Children's Seashore House v. Atlantic City

The opinion of the court was delivered by

Garrison, J.

The prosecutor of this writ is a corporation of this state, created by a special charter. Pamph. L. 1873, p. 984.

The purpose of this writ is to obtain exemption from taxation for certain buildings and the land whereon the same are erected, upon the ground that they are used exclusively for charitable purposes. Gen. Stat., p. 3320.

The facts involved in this statutory exemption claimed most of the attention upon the argument, but there are two other indisputable facts that raise a question of law that must first be dealt with.

These are that this same prosecutor owns other buildings and land in Atlantic City of the value of $200,000, devoted in like manner to the same charitable purposes, upon which *489it “has been and is exempted from taxation by the authorities of Atlantic City;” and that by its charter the prosecutor is authorized to hold “real and personal property for the purposes of said house, but not to exceed thirty thousancl dollars.”

Thirty thousand dollars is unquestionably the limit of the property holding capacity which the legislature intended to confer on this corporation, and this circumstance must be deemed to have been in the legislative mind in its relation to all prior pertinent legislation, just as the statute of exemption must be thought of as having its bearing upon the special corporate limitation. The two statutes are to be read together, as if the general exemption now claimed by the prosecutor were actually incorporated in its special grant from the state. Thus paraphrased, the prosecutor’s charter would authorize it to hold and use for exclusively charitable purposes $30,000 worth of property and no more, and to be exempt from taxation for the whole of it while so used. In fine, it is an exemption of $30,000 worth of property, or so much thereof as may be used in the manner described in the general statutes concerning exemptions.

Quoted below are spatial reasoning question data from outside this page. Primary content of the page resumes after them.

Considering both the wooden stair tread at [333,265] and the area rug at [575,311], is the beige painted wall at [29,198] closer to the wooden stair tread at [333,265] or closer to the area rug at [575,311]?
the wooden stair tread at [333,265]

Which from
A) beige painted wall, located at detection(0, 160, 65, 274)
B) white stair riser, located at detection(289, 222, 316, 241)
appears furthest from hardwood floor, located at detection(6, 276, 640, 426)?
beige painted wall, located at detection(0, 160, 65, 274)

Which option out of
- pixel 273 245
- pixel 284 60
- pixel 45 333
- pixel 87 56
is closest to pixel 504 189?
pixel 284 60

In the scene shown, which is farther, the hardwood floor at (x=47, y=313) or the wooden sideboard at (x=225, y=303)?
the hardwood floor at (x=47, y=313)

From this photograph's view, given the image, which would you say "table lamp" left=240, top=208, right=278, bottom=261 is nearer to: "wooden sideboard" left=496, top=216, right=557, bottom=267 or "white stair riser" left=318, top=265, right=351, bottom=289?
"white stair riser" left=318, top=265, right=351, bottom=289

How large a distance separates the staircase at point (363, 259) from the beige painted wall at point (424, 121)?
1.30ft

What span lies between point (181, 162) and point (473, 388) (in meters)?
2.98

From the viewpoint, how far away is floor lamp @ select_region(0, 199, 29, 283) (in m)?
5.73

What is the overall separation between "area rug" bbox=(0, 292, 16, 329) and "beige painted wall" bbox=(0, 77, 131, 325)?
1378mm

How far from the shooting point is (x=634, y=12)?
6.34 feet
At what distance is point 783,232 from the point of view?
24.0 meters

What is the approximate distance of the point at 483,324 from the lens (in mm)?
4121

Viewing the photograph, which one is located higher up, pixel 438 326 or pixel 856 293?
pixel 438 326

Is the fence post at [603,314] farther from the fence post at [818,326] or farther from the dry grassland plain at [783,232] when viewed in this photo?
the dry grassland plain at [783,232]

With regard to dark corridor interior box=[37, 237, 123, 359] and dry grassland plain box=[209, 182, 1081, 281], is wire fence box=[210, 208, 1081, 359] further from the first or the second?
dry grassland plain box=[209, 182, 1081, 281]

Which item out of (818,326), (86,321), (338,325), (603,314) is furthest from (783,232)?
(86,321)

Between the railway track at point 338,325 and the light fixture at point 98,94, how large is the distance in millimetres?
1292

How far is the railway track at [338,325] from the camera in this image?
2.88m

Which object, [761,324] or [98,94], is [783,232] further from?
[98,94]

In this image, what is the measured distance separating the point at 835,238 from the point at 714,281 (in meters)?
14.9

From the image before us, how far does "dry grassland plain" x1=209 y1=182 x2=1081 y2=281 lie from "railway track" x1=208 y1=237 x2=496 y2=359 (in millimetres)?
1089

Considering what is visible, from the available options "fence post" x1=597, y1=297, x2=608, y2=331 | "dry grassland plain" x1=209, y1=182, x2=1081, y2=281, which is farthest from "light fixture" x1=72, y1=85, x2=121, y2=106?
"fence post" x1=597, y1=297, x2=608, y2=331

As the prosecutor is already enjoying an exemption that exhausts the state’s grant as thus construed, its present claim for further exemption is without foundation, and must be denied.

“An act concerning corporations constituted for benevolent and charitable purposes” (Pamph. L. 1890, ¶. 46) cannot, in view of its express terms, be so construed as to exempt from taxation any property of the prosecutor that was not exempt before its passage.

Section 1 of this act does, it is true, increase the capacity. of the prosecutor to hold property from $30,000 to $500,000. Standing alone, this grant would be consistent with the hypothesis that the legislature intended that all property so held should be exempt from taxation if it fell under the general scheme of exemption. Unfortunately, however, for the prosecutor’s contention in this respect, the third section of the act in question prohibits such a construe*490tion. Its language is: “3. That nothing herein contained shall be construed to exempt the property of said corporation from taxation.” Assuming that the prosecutor took, under its charter, a right to exempt property to an amount just equal to its capacity to hold property, a favorable construction of this later statute would be that the right of exemption from taxation increased pari passu with the enlargement of the capacity to hold property. This, however, would be a construction that exempted the property of the corporation from taxation, which is the result expressly guarded against by the third section.

The assessment is affirmed, but without costs.